Texte fourni
- - -

On l’a vu avec les précédents articles de cette série, la ruée vers l’or a non seulement façonné les sociétés et les économies mais a aussi laissé une empreinte indélébile dans la culture populaire, principalement depuis le milieu du XIXe siècle. Aujourd’hui, on va s’intéresser à la bande dessinée, car, oui, elle aussi a pu servir de support à des récits, réels ou imaginaires, relatant les épopées de fortune et de désespoir des chercheurs d’or.
De la frénésie de l’or californien du XIXe siècle aux péripéties glacées du Klondike, les aventures riches en action et en émotion ont en effet trouvé un écho vibrant dans les pages colorées des comics et des romans graphiques, depuis les premiers strips dans les journaux de l’époque jusqu’aux aux romans graphiques contemporains destinés à un public adulte, en passant par la BD plus classique et grand public.
Les premiers comic strips
L’aube de la bande dessinée coïncide avec l’essor des journaux de masse dans le courant du XIXe siècle, période marquée par des événements historiques majeurs au nombre desquels on trouve les grandes ruées vers l’or. Ces premiers « comic strips », souvent exagérés et parfois humoristiques que l’on retrouvait fréquemment en dernière page des journaux, se sont emparés de ce thème riche en aventures et en drames humains pour captiver un public avide de divertissement et d’évasion.

- - -

Consigne
Selon le texte sur la ruée vers l’or dans la bande dessinée, à quel endroit des journaux trouvait-on fréquemment les premiers comic strips ? Appuyez-vous uniquement sur ce texte.

Matériel fourni

- - -

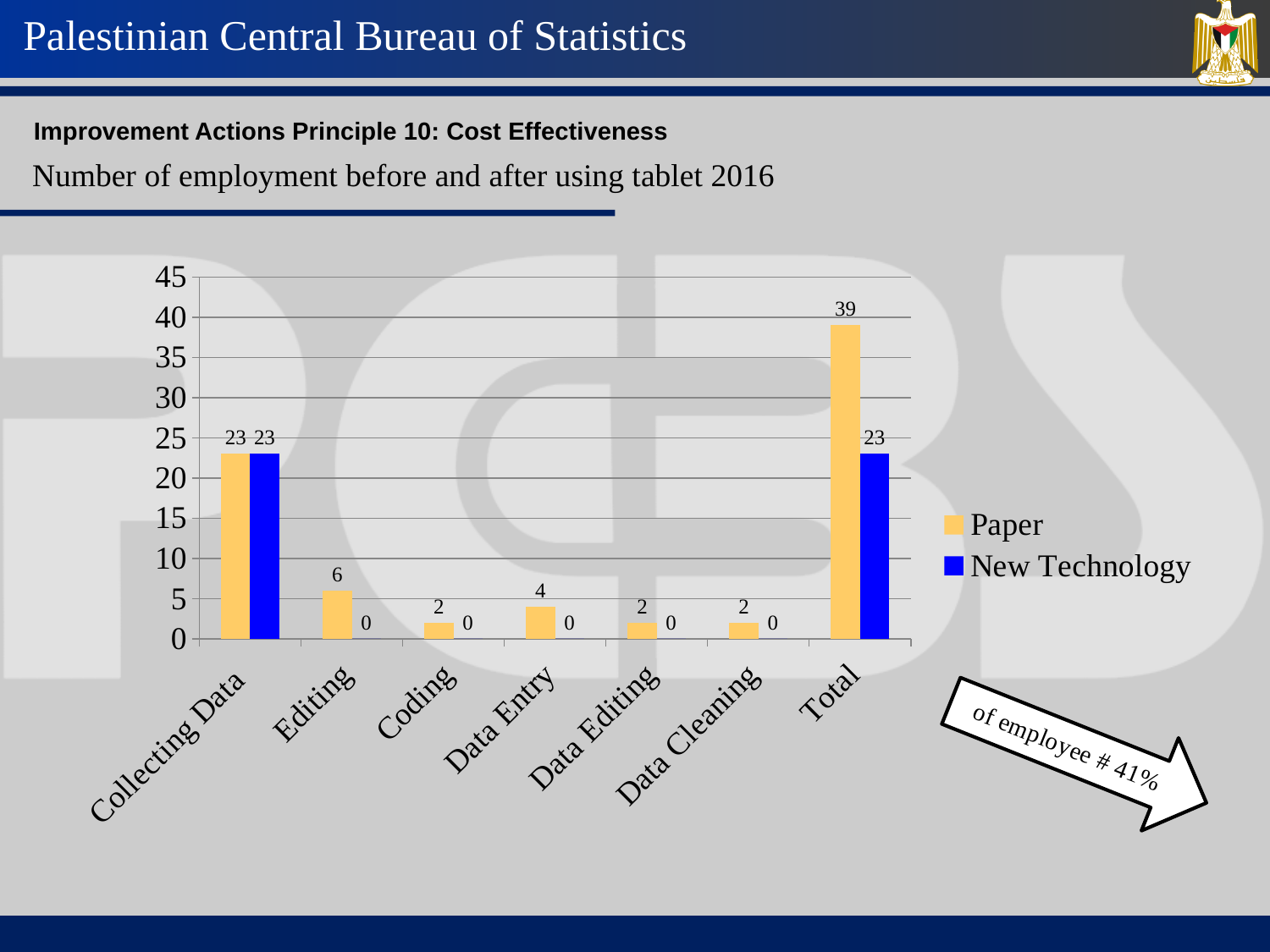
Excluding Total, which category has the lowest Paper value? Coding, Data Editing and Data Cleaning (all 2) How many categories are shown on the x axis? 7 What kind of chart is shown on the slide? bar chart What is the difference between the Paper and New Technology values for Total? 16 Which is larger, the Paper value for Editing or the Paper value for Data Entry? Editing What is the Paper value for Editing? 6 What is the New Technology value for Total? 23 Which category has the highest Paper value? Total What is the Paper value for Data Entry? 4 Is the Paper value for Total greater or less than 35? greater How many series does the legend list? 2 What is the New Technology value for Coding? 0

- - -

Réponse
En dernière page des journaux.